Parliament: Parliament approves video-recorded interviews, other changes to criminal justice system

The interview room of the pilot One-Stop Abuse Forensic Examination Centre, set up by the police with the Singapore General Hospital to serve adult rape victims, in the Police Cantonment Complex. ST PHOTO: KELVIN CHNG

SINGAPORE - Video-recording of statements taken from suspects will be introduced in phases, starting with the interviews of suspects of certain rape offences, Senior Minister of State for Law Indranee Rajah told Parliament on Monday (March 19).

The video-recording of these interviews is mandatory, she said, adding that enough police officers have been trained to implement the first phase.

This new requirement is among more than 50 diverse changes spanning the criminal justice system that was debated and approved by Parliament on Monday. These range from investigations to court processes and sentencing.

Ms Indranee said video-recording the interviews of the rape suspects will allow the courts to take into account their demeanour and also provide an objective account to help the court in deciding on allegations that may be raised about how the interview was conducted.

The legislation, however, will allow for flexibility to take into account operational exigencies, she added.

For example, there may be a need to record a handwritten statement immediately at the crime scene where a suspect is arrested.

The Government plans to eventually allow video statements of vulnerable victims to be used in place of their oral testimony in court. It will monitor the first phase before deciding how to put it into operation because the video recording of victim statements involve a lot of complexities, she said.

During the debate, Members of Parliament expressed support for the video-recording of suspects' statements, saying it makes the interview process more transparent.

Mr Patrick Tay (West Coast GRC ) said the move heeds the "longstanding calls from the legal fraternity".

Video-recording protects both the interrogator and the person being interrogated, added Mr Louis Ng (Nee Soon GRC). It deters the use of coercive practices by investigators and stops the accused from making false claims that their statements had not been given voluntarily.

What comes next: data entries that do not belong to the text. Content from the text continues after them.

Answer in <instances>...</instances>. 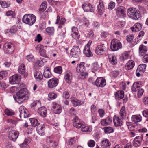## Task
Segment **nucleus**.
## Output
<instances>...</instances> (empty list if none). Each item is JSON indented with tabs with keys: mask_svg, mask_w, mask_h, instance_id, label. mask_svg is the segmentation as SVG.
I'll use <instances>...</instances> for the list:
<instances>
[{
	"mask_svg": "<svg viewBox=\"0 0 148 148\" xmlns=\"http://www.w3.org/2000/svg\"><path fill=\"white\" fill-rule=\"evenodd\" d=\"M134 38V36L133 34H131L128 35L127 36L126 39L127 41L131 42Z\"/></svg>",
	"mask_w": 148,
	"mask_h": 148,
	"instance_id": "e2e57ef3",
	"label": "nucleus"
},
{
	"mask_svg": "<svg viewBox=\"0 0 148 148\" xmlns=\"http://www.w3.org/2000/svg\"><path fill=\"white\" fill-rule=\"evenodd\" d=\"M81 130L83 132H91L92 130V127L91 126L87 125L84 123L81 127Z\"/></svg>",
	"mask_w": 148,
	"mask_h": 148,
	"instance_id": "7c9ffc66",
	"label": "nucleus"
},
{
	"mask_svg": "<svg viewBox=\"0 0 148 148\" xmlns=\"http://www.w3.org/2000/svg\"><path fill=\"white\" fill-rule=\"evenodd\" d=\"M66 22V20L64 18H62L60 20V17L59 15H58L57 16V18L56 24L59 23L58 28H61L62 27V26L64 25Z\"/></svg>",
	"mask_w": 148,
	"mask_h": 148,
	"instance_id": "4be33fe9",
	"label": "nucleus"
},
{
	"mask_svg": "<svg viewBox=\"0 0 148 148\" xmlns=\"http://www.w3.org/2000/svg\"><path fill=\"white\" fill-rule=\"evenodd\" d=\"M106 45L104 44L98 45L96 48L95 51L98 55H102L106 51Z\"/></svg>",
	"mask_w": 148,
	"mask_h": 148,
	"instance_id": "6e6552de",
	"label": "nucleus"
},
{
	"mask_svg": "<svg viewBox=\"0 0 148 148\" xmlns=\"http://www.w3.org/2000/svg\"><path fill=\"white\" fill-rule=\"evenodd\" d=\"M50 68L48 67H46L45 68L43 73V75L45 78H48L51 77V75L50 71Z\"/></svg>",
	"mask_w": 148,
	"mask_h": 148,
	"instance_id": "f704fd0d",
	"label": "nucleus"
},
{
	"mask_svg": "<svg viewBox=\"0 0 148 148\" xmlns=\"http://www.w3.org/2000/svg\"><path fill=\"white\" fill-rule=\"evenodd\" d=\"M147 51V47L143 45H141L139 47V54L140 56L145 55Z\"/></svg>",
	"mask_w": 148,
	"mask_h": 148,
	"instance_id": "bb28decb",
	"label": "nucleus"
},
{
	"mask_svg": "<svg viewBox=\"0 0 148 148\" xmlns=\"http://www.w3.org/2000/svg\"><path fill=\"white\" fill-rule=\"evenodd\" d=\"M46 31L49 35H52L54 33V28L53 27H49L46 29Z\"/></svg>",
	"mask_w": 148,
	"mask_h": 148,
	"instance_id": "a18cd8bd",
	"label": "nucleus"
},
{
	"mask_svg": "<svg viewBox=\"0 0 148 148\" xmlns=\"http://www.w3.org/2000/svg\"><path fill=\"white\" fill-rule=\"evenodd\" d=\"M54 72L59 74H61L62 73V68L60 66H58L55 67L54 69Z\"/></svg>",
	"mask_w": 148,
	"mask_h": 148,
	"instance_id": "8fccbe9b",
	"label": "nucleus"
},
{
	"mask_svg": "<svg viewBox=\"0 0 148 148\" xmlns=\"http://www.w3.org/2000/svg\"><path fill=\"white\" fill-rule=\"evenodd\" d=\"M95 143L92 140H90L88 143V146L90 147H93L95 145Z\"/></svg>",
	"mask_w": 148,
	"mask_h": 148,
	"instance_id": "69168bd1",
	"label": "nucleus"
},
{
	"mask_svg": "<svg viewBox=\"0 0 148 148\" xmlns=\"http://www.w3.org/2000/svg\"><path fill=\"white\" fill-rule=\"evenodd\" d=\"M143 86L142 82L140 81H138L134 82L131 88V90L132 92H135L138 91L140 89V88Z\"/></svg>",
	"mask_w": 148,
	"mask_h": 148,
	"instance_id": "dca6fc26",
	"label": "nucleus"
},
{
	"mask_svg": "<svg viewBox=\"0 0 148 148\" xmlns=\"http://www.w3.org/2000/svg\"><path fill=\"white\" fill-rule=\"evenodd\" d=\"M38 112L40 116L43 117H46L47 115L46 109L45 107H42L39 108L38 109Z\"/></svg>",
	"mask_w": 148,
	"mask_h": 148,
	"instance_id": "393cba45",
	"label": "nucleus"
},
{
	"mask_svg": "<svg viewBox=\"0 0 148 148\" xmlns=\"http://www.w3.org/2000/svg\"><path fill=\"white\" fill-rule=\"evenodd\" d=\"M127 13L129 17L135 20H138L140 17L139 11L134 8H128L127 11Z\"/></svg>",
	"mask_w": 148,
	"mask_h": 148,
	"instance_id": "f257e3e1",
	"label": "nucleus"
},
{
	"mask_svg": "<svg viewBox=\"0 0 148 148\" xmlns=\"http://www.w3.org/2000/svg\"><path fill=\"white\" fill-rule=\"evenodd\" d=\"M18 132L12 130L9 132L8 137L10 140L14 141L18 137Z\"/></svg>",
	"mask_w": 148,
	"mask_h": 148,
	"instance_id": "f8f14e48",
	"label": "nucleus"
},
{
	"mask_svg": "<svg viewBox=\"0 0 148 148\" xmlns=\"http://www.w3.org/2000/svg\"><path fill=\"white\" fill-rule=\"evenodd\" d=\"M99 68V66L96 63H93L92 66V70L93 72L95 73L97 71Z\"/></svg>",
	"mask_w": 148,
	"mask_h": 148,
	"instance_id": "6e6d98bb",
	"label": "nucleus"
},
{
	"mask_svg": "<svg viewBox=\"0 0 148 148\" xmlns=\"http://www.w3.org/2000/svg\"><path fill=\"white\" fill-rule=\"evenodd\" d=\"M134 65V62L133 60H130L126 64L125 69L127 70H129L133 68Z\"/></svg>",
	"mask_w": 148,
	"mask_h": 148,
	"instance_id": "ea45409f",
	"label": "nucleus"
},
{
	"mask_svg": "<svg viewBox=\"0 0 148 148\" xmlns=\"http://www.w3.org/2000/svg\"><path fill=\"white\" fill-rule=\"evenodd\" d=\"M142 28L141 25L139 23H136L133 27H131V30L134 32L139 31Z\"/></svg>",
	"mask_w": 148,
	"mask_h": 148,
	"instance_id": "2f4dec72",
	"label": "nucleus"
},
{
	"mask_svg": "<svg viewBox=\"0 0 148 148\" xmlns=\"http://www.w3.org/2000/svg\"><path fill=\"white\" fill-rule=\"evenodd\" d=\"M30 138H28L25 139L24 142L20 145V148H28V144L31 141Z\"/></svg>",
	"mask_w": 148,
	"mask_h": 148,
	"instance_id": "58836bf2",
	"label": "nucleus"
},
{
	"mask_svg": "<svg viewBox=\"0 0 148 148\" xmlns=\"http://www.w3.org/2000/svg\"><path fill=\"white\" fill-rule=\"evenodd\" d=\"M140 42V39H138V38H137L135 39L133 41H131V45L132 47H133Z\"/></svg>",
	"mask_w": 148,
	"mask_h": 148,
	"instance_id": "338daca9",
	"label": "nucleus"
},
{
	"mask_svg": "<svg viewBox=\"0 0 148 148\" xmlns=\"http://www.w3.org/2000/svg\"><path fill=\"white\" fill-rule=\"evenodd\" d=\"M121 119L116 115H114L113 118V121L114 126L117 127L121 126L123 124V121Z\"/></svg>",
	"mask_w": 148,
	"mask_h": 148,
	"instance_id": "412c9836",
	"label": "nucleus"
},
{
	"mask_svg": "<svg viewBox=\"0 0 148 148\" xmlns=\"http://www.w3.org/2000/svg\"><path fill=\"white\" fill-rule=\"evenodd\" d=\"M94 35V33L91 30H90L88 32V33L85 34V36L87 38H92L93 37Z\"/></svg>",
	"mask_w": 148,
	"mask_h": 148,
	"instance_id": "13d9d810",
	"label": "nucleus"
},
{
	"mask_svg": "<svg viewBox=\"0 0 148 148\" xmlns=\"http://www.w3.org/2000/svg\"><path fill=\"white\" fill-rule=\"evenodd\" d=\"M98 113L99 114L100 117L101 118L103 117L105 114V111L102 109H99L98 110Z\"/></svg>",
	"mask_w": 148,
	"mask_h": 148,
	"instance_id": "680f3d73",
	"label": "nucleus"
},
{
	"mask_svg": "<svg viewBox=\"0 0 148 148\" xmlns=\"http://www.w3.org/2000/svg\"><path fill=\"white\" fill-rule=\"evenodd\" d=\"M85 63L84 62H81L78 66L76 69V71L77 72H81L84 71L85 67L84 66Z\"/></svg>",
	"mask_w": 148,
	"mask_h": 148,
	"instance_id": "473e14b6",
	"label": "nucleus"
},
{
	"mask_svg": "<svg viewBox=\"0 0 148 148\" xmlns=\"http://www.w3.org/2000/svg\"><path fill=\"white\" fill-rule=\"evenodd\" d=\"M71 99V102L74 107L80 106L81 104V101L73 97Z\"/></svg>",
	"mask_w": 148,
	"mask_h": 148,
	"instance_id": "79ce46f5",
	"label": "nucleus"
},
{
	"mask_svg": "<svg viewBox=\"0 0 148 148\" xmlns=\"http://www.w3.org/2000/svg\"><path fill=\"white\" fill-rule=\"evenodd\" d=\"M30 121L32 126L36 127L37 126L38 124V120L34 118L30 119Z\"/></svg>",
	"mask_w": 148,
	"mask_h": 148,
	"instance_id": "09e8293b",
	"label": "nucleus"
},
{
	"mask_svg": "<svg viewBox=\"0 0 148 148\" xmlns=\"http://www.w3.org/2000/svg\"><path fill=\"white\" fill-rule=\"evenodd\" d=\"M34 77L36 80L37 81H40L43 79V75L40 72L35 73L34 74Z\"/></svg>",
	"mask_w": 148,
	"mask_h": 148,
	"instance_id": "e433bc0d",
	"label": "nucleus"
},
{
	"mask_svg": "<svg viewBox=\"0 0 148 148\" xmlns=\"http://www.w3.org/2000/svg\"><path fill=\"white\" fill-rule=\"evenodd\" d=\"M141 119V116L140 115H133L131 117L132 121L135 123L140 122Z\"/></svg>",
	"mask_w": 148,
	"mask_h": 148,
	"instance_id": "c9c22d12",
	"label": "nucleus"
},
{
	"mask_svg": "<svg viewBox=\"0 0 148 148\" xmlns=\"http://www.w3.org/2000/svg\"><path fill=\"white\" fill-rule=\"evenodd\" d=\"M98 13L99 15H101L104 12V6L102 1L101 0L99 1V3L97 6Z\"/></svg>",
	"mask_w": 148,
	"mask_h": 148,
	"instance_id": "a878e982",
	"label": "nucleus"
},
{
	"mask_svg": "<svg viewBox=\"0 0 148 148\" xmlns=\"http://www.w3.org/2000/svg\"><path fill=\"white\" fill-rule=\"evenodd\" d=\"M47 2L46 1L43 2L42 3L39 8L40 12H42L46 9L47 6Z\"/></svg>",
	"mask_w": 148,
	"mask_h": 148,
	"instance_id": "37998d69",
	"label": "nucleus"
},
{
	"mask_svg": "<svg viewBox=\"0 0 148 148\" xmlns=\"http://www.w3.org/2000/svg\"><path fill=\"white\" fill-rule=\"evenodd\" d=\"M5 114L8 116H12L14 114V113L8 109H6L5 111Z\"/></svg>",
	"mask_w": 148,
	"mask_h": 148,
	"instance_id": "774afa93",
	"label": "nucleus"
},
{
	"mask_svg": "<svg viewBox=\"0 0 148 148\" xmlns=\"http://www.w3.org/2000/svg\"><path fill=\"white\" fill-rule=\"evenodd\" d=\"M104 132L106 134L112 133L114 132L113 128L110 127H105L103 128Z\"/></svg>",
	"mask_w": 148,
	"mask_h": 148,
	"instance_id": "49530a36",
	"label": "nucleus"
},
{
	"mask_svg": "<svg viewBox=\"0 0 148 148\" xmlns=\"http://www.w3.org/2000/svg\"><path fill=\"white\" fill-rule=\"evenodd\" d=\"M17 30V28L16 26L12 27L10 29L7 30V32H10L12 34H14Z\"/></svg>",
	"mask_w": 148,
	"mask_h": 148,
	"instance_id": "de8ad7c7",
	"label": "nucleus"
},
{
	"mask_svg": "<svg viewBox=\"0 0 148 148\" xmlns=\"http://www.w3.org/2000/svg\"><path fill=\"white\" fill-rule=\"evenodd\" d=\"M3 50L6 54H12L14 50V45L10 43H5L4 45Z\"/></svg>",
	"mask_w": 148,
	"mask_h": 148,
	"instance_id": "423d86ee",
	"label": "nucleus"
},
{
	"mask_svg": "<svg viewBox=\"0 0 148 148\" xmlns=\"http://www.w3.org/2000/svg\"><path fill=\"white\" fill-rule=\"evenodd\" d=\"M45 125L44 124L39 125L36 128L37 132L40 135L43 136L45 134Z\"/></svg>",
	"mask_w": 148,
	"mask_h": 148,
	"instance_id": "5701e85b",
	"label": "nucleus"
},
{
	"mask_svg": "<svg viewBox=\"0 0 148 148\" xmlns=\"http://www.w3.org/2000/svg\"><path fill=\"white\" fill-rule=\"evenodd\" d=\"M84 11L85 12L90 11L93 12L94 11V7L91 4L88 2L84 3L82 6Z\"/></svg>",
	"mask_w": 148,
	"mask_h": 148,
	"instance_id": "4468645a",
	"label": "nucleus"
},
{
	"mask_svg": "<svg viewBox=\"0 0 148 148\" xmlns=\"http://www.w3.org/2000/svg\"><path fill=\"white\" fill-rule=\"evenodd\" d=\"M146 65L145 64H141L138 66L137 69L140 71L143 72L145 71Z\"/></svg>",
	"mask_w": 148,
	"mask_h": 148,
	"instance_id": "603ef678",
	"label": "nucleus"
},
{
	"mask_svg": "<svg viewBox=\"0 0 148 148\" xmlns=\"http://www.w3.org/2000/svg\"><path fill=\"white\" fill-rule=\"evenodd\" d=\"M64 79L67 83H70L72 79V74L69 72H66L64 74Z\"/></svg>",
	"mask_w": 148,
	"mask_h": 148,
	"instance_id": "72a5a7b5",
	"label": "nucleus"
},
{
	"mask_svg": "<svg viewBox=\"0 0 148 148\" xmlns=\"http://www.w3.org/2000/svg\"><path fill=\"white\" fill-rule=\"evenodd\" d=\"M81 54V52L80 49L77 46H73L70 52L71 56L73 57L77 58V61L80 60Z\"/></svg>",
	"mask_w": 148,
	"mask_h": 148,
	"instance_id": "7ed1b4c3",
	"label": "nucleus"
},
{
	"mask_svg": "<svg viewBox=\"0 0 148 148\" xmlns=\"http://www.w3.org/2000/svg\"><path fill=\"white\" fill-rule=\"evenodd\" d=\"M21 76L18 74L13 75L9 78L10 82L12 84H18L21 81Z\"/></svg>",
	"mask_w": 148,
	"mask_h": 148,
	"instance_id": "9d476101",
	"label": "nucleus"
},
{
	"mask_svg": "<svg viewBox=\"0 0 148 148\" xmlns=\"http://www.w3.org/2000/svg\"><path fill=\"white\" fill-rule=\"evenodd\" d=\"M57 97V95L54 93H50L48 94V99L51 100L56 99Z\"/></svg>",
	"mask_w": 148,
	"mask_h": 148,
	"instance_id": "3c124183",
	"label": "nucleus"
},
{
	"mask_svg": "<svg viewBox=\"0 0 148 148\" xmlns=\"http://www.w3.org/2000/svg\"><path fill=\"white\" fill-rule=\"evenodd\" d=\"M77 73H80L79 75V76L82 79H84L86 78V77L88 76V73L87 72H84V71L81 72H77Z\"/></svg>",
	"mask_w": 148,
	"mask_h": 148,
	"instance_id": "5fc2aeb1",
	"label": "nucleus"
},
{
	"mask_svg": "<svg viewBox=\"0 0 148 148\" xmlns=\"http://www.w3.org/2000/svg\"><path fill=\"white\" fill-rule=\"evenodd\" d=\"M83 53L86 56L88 57L92 56V53L90 50V48L84 47Z\"/></svg>",
	"mask_w": 148,
	"mask_h": 148,
	"instance_id": "a19ab883",
	"label": "nucleus"
},
{
	"mask_svg": "<svg viewBox=\"0 0 148 148\" xmlns=\"http://www.w3.org/2000/svg\"><path fill=\"white\" fill-rule=\"evenodd\" d=\"M16 95L21 98L25 97L27 100L29 97L30 94L26 88H23L17 92Z\"/></svg>",
	"mask_w": 148,
	"mask_h": 148,
	"instance_id": "39448f33",
	"label": "nucleus"
},
{
	"mask_svg": "<svg viewBox=\"0 0 148 148\" xmlns=\"http://www.w3.org/2000/svg\"><path fill=\"white\" fill-rule=\"evenodd\" d=\"M36 17L32 14H27L25 15L22 19L23 22L29 25H32L35 22Z\"/></svg>",
	"mask_w": 148,
	"mask_h": 148,
	"instance_id": "f03ea898",
	"label": "nucleus"
},
{
	"mask_svg": "<svg viewBox=\"0 0 148 148\" xmlns=\"http://www.w3.org/2000/svg\"><path fill=\"white\" fill-rule=\"evenodd\" d=\"M119 114L120 118L122 119H124L126 118L127 112L125 106H123L120 109Z\"/></svg>",
	"mask_w": 148,
	"mask_h": 148,
	"instance_id": "c85d7f7f",
	"label": "nucleus"
},
{
	"mask_svg": "<svg viewBox=\"0 0 148 148\" xmlns=\"http://www.w3.org/2000/svg\"><path fill=\"white\" fill-rule=\"evenodd\" d=\"M26 59L29 62H34V58L32 55L30 54L26 56Z\"/></svg>",
	"mask_w": 148,
	"mask_h": 148,
	"instance_id": "4d7b16f0",
	"label": "nucleus"
},
{
	"mask_svg": "<svg viewBox=\"0 0 148 148\" xmlns=\"http://www.w3.org/2000/svg\"><path fill=\"white\" fill-rule=\"evenodd\" d=\"M122 47V44L119 40L114 39L111 41L110 48L112 51H117Z\"/></svg>",
	"mask_w": 148,
	"mask_h": 148,
	"instance_id": "20e7f679",
	"label": "nucleus"
},
{
	"mask_svg": "<svg viewBox=\"0 0 148 148\" xmlns=\"http://www.w3.org/2000/svg\"><path fill=\"white\" fill-rule=\"evenodd\" d=\"M111 145L109 140L107 139H104L100 143L101 147L103 148H109Z\"/></svg>",
	"mask_w": 148,
	"mask_h": 148,
	"instance_id": "b1692460",
	"label": "nucleus"
},
{
	"mask_svg": "<svg viewBox=\"0 0 148 148\" xmlns=\"http://www.w3.org/2000/svg\"><path fill=\"white\" fill-rule=\"evenodd\" d=\"M53 111L56 114H60L62 112V108L59 104L56 103H53Z\"/></svg>",
	"mask_w": 148,
	"mask_h": 148,
	"instance_id": "6ab92c4d",
	"label": "nucleus"
},
{
	"mask_svg": "<svg viewBox=\"0 0 148 148\" xmlns=\"http://www.w3.org/2000/svg\"><path fill=\"white\" fill-rule=\"evenodd\" d=\"M71 34L72 38L75 39H78L80 38V35L79 34L78 31L75 27H72Z\"/></svg>",
	"mask_w": 148,
	"mask_h": 148,
	"instance_id": "f3484780",
	"label": "nucleus"
},
{
	"mask_svg": "<svg viewBox=\"0 0 148 148\" xmlns=\"http://www.w3.org/2000/svg\"><path fill=\"white\" fill-rule=\"evenodd\" d=\"M8 75L7 72L5 71L0 72V80L2 79L4 77H6Z\"/></svg>",
	"mask_w": 148,
	"mask_h": 148,
	"instance_id": "052dcab7",
	"label": "nucleus"
},
{
	"mask_svg": "<svg viewBox=\"0 0 148 148\" xmlns=\"http://www.w3.org/2000/svg\"><path fill=\"white\" fill-rule=\"evenodd\" d=\"M19 110L20 113V116L21 118H25L29 116V112L24 106H21L19 108Z\"/></svg>",
	"mask_w": 148,
	"mask_h": 148,
	"instance_id": "9b49d317",
	"label": "nucleus"
},
{
	"mask_svg": "<svg viewBox=\"0 0 148 148\" xmlns=\"http://www.w3.org/2000/svg\"><path fill=\"white\" fill-rule=\"evenodd\" d=\"M124 96V92L122 90L118 91L115 94L116 99L118 100L122 99Z\"/></svg>",
	"mask_w": 148,
	"mask_h": 148,
	"instance_id": "c756f323",
	"label": "nucleus"
},
{
	"mask_svg": "<svg viewBox=\"0 0 148 148\" xmlns=\"http://www.w3.org/2000/svg\"><path fill=\"white\" fill-rule=\"evenodd\" d=\"M108 58L109 62L112 65H115L116 64L117 61L115 56L113 54L108 55Z\"/></svg>",
	"mask_w": 148,
	"mask_h": 148,
	"instance_id": "cd10ccee",
	"label": "nucleus"
},
{
	"mask_svg": "<svg viewBox=\"0 0 148 148\" xmlns=\"http://www.w3.org/2000/svg\"><path fill=\"white\" fill-rule=\"evenodd\" d=\"M126 10L124 7L119 6L116 8V14L117 16L119 18H124L126 16Z\"/></svg>",
	"mask_w": 148,
	"mask_h": 148,
	"instance_id": "0eeeda50",
	"label": "nucleus"
},
{
	"mask_svg": "<svg viewBox=\"0 0 148 148\" xmlns=\"http://www.w3.org/2000/svg\"><path fill=\"white\" fill-rule=\"evenodd\" d=\"M106 85L105 79L102 77H98L95 82L94 85L97 87L103 88Z\"/></svg>",
	"mask_w": 148,
	"mask_h": 148,
	"instance_id": "1a4fd4ad",
	"label": "nucleus"
},
{
	"mask_svg": "<svg viewBox=\"0 0 148 148\" xmlns=\"http://www.w3.org/2000/svg\"><path fill=\"white\" fill-rule=\"evenodd\" d=\"M109 35V33L107 32H102L100 34L101 37L103 38H106Z\"/></svg>",
	"mask_w": 148,
	"mask_h": 148,
	"instance_id": "0e129e2a",
	"label": "nucleus"
},
{
	"mask_svg": "<svg viewBox=\"0 0 148 148\" xmlns=\"http://www.w3.org/2000/svg\"><path fill=\"white\" fill-rule=\"evenodd\" d=\"M73 126L77 128H80L83 124V122L77 116H75L73 120Z\"/></svg>",
	"mask_w": 148,
	"mask_h": 148,
	"instance_id": "ddd939ff",
	"label": "nucleus"
},
{
	"mask_svg": "<svg viewBox=\"0 0 148 148\" xmlns=\"http://www.w3.org/2000/svg\"><path fill=\"white\" fill-rule=\"evenodd\" d=\"M14 98L15 100L19 104L22 103L23 101V98H21L18 96H17V97H14Z\"/></svg>",
	"mask_w": 148,
	"mask_h": 148,
	"instance_id": "bf43d9fd",
	"label": "nucleus"
},
{
	"mask_svg": "<svg viewBox=\"0 0 148 148\" xmlns=\"http://www.w3.org/2000/svg\"><path fill=\"white\" fill-rule=\"evenodd\" d=\"M115 6V3L113 1H110L108 4V8L110 10H112Z\"/></svg>",
	"mask_w": 148,
	"mask_h": 148,
	"instance_id": "864d4df0",
	"label": "nucleus"
},
{
	"mask_svg": "<svg viewBox=\"0 0 148 148\" xmlns=\"http://www.w3.org/2000/svg\"><path fill=\"white\" fill-rule=\"evenodd\" d=\"M58 83V79L56 78H53L48 81V87L52 88L57 86Z\"/></svg>",
	"mask_w": 148,
	"mask_h": 148,
	"instance_id": "2eb2a0df",
	"label": "nucleus"
},
{
	"mask_svg": "<svg viewBox=\"0 0 148 148\" xmlns=\"http://www.w3.org/2000/svg\"><path fill=\"white\" fill-rule=\"evenodd\" d=\"M25 65L22 64L20 65L18 67V71L19 73L23 74L25 73Z\"/></svg>",
	"mask_w": 148,
	"mask_h": 148,
	"instance_id": "c03bdc74",
	"label": "nucleus"
},
{
	"mask_svg": "<svg viewBox=\"0 0 148 148\" xmlns=\"http://www.w3.org/2000/svg\"><path fill=\"white\" fill-rule=\"evenodd\" d=\"M32 108L35 110L38 109L39 107L40 106V101H36L33 102L31 104Z\"/></svg>",
	"mask_w": 148,
	"mask_h": 148,
	"instance_id": "4c0bfd02",
	"label": "nucleus"
},
{
	"mask_svg": "<svg viewBox=\"0 0 148 148\" xmlns=\"http://www.w3.org/2000/svg\"><path fill=\"white\" fill-rule=\"evenodd\" d=\"M46 140L47 143L50 147H55L58 145L57 142L53 140L52 137H48Z\"/></svg>",
	"mask_w": 148,
	"mask_h": 148,
	"instance_id": "a211bd4d",
	"label": "nucleus"
},
{
	"mask_svg": "<svg viewBox=\"0 0 148 148\" xmlns=\"http://www.w3.org/2000/svg\"><path fill=\"white\" fill-rule=\"evenodd\" d=\"M143 137L142 136H138L136 137L133 142V145L136 147H139L141 144Z\"/></svg>",
	"mask_w": 148,
	"mask_h": 148,
	"instance_id": "aec40b11",
	"label": "nucleus"
}]
</instances>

Some aspects of the regime, however, worry MPs like Mr Ng.

He noted that video-recording will reduce instances of false confessions only if it captures the entire interaction between investigator and suspect.

He asked if there are guidelines to ensure the entire interview is recorded. The footage should focus equally on both suspect and police officer and show the whole room, he said.

Nominated MP Kok Heng Leun said if threats, inducements and promises were offered to the suspect prior to video recording, this would defeat the purpose of the video-recording.

Ms Indranee said it would not be feasible to record every exchange between a police officer and the accused person from the time of arrest until statement-taking.

She said the rooms for video-recorded interviews are purpose-built to ensure good quality of sound as well as picture.

One camera focuses on the interviewee and another captures an overview of the entire room, she added.

Nominated MP Mahdev Mohan asked why defence counsel are not allowed to have copies of the recordings.

Ms Indranee said this was to safeguard against recordings being leaked, lost or misplaced. Defence lawyers can view the recording at an approved place as many times as they want. They will also be given a transcript, she added.

The wide-ranging amendments to the Criminal Procedure Code and Evidence Act also includes protection measures for victims of sexual and child abuse, the introduction of deferred prosecution agreements in which corporations can be given amnesty from prosecution in exchange for complyng with certain conditions, an expansion of the eligibilty criteria for community sentences and strengthening the bail regime.

"These amendments, when set against the background of the changes that we have made over the past decade, are comprehensive and progressive. They keep pace with the evolving values of society and with international best practices," said Ms Indranee.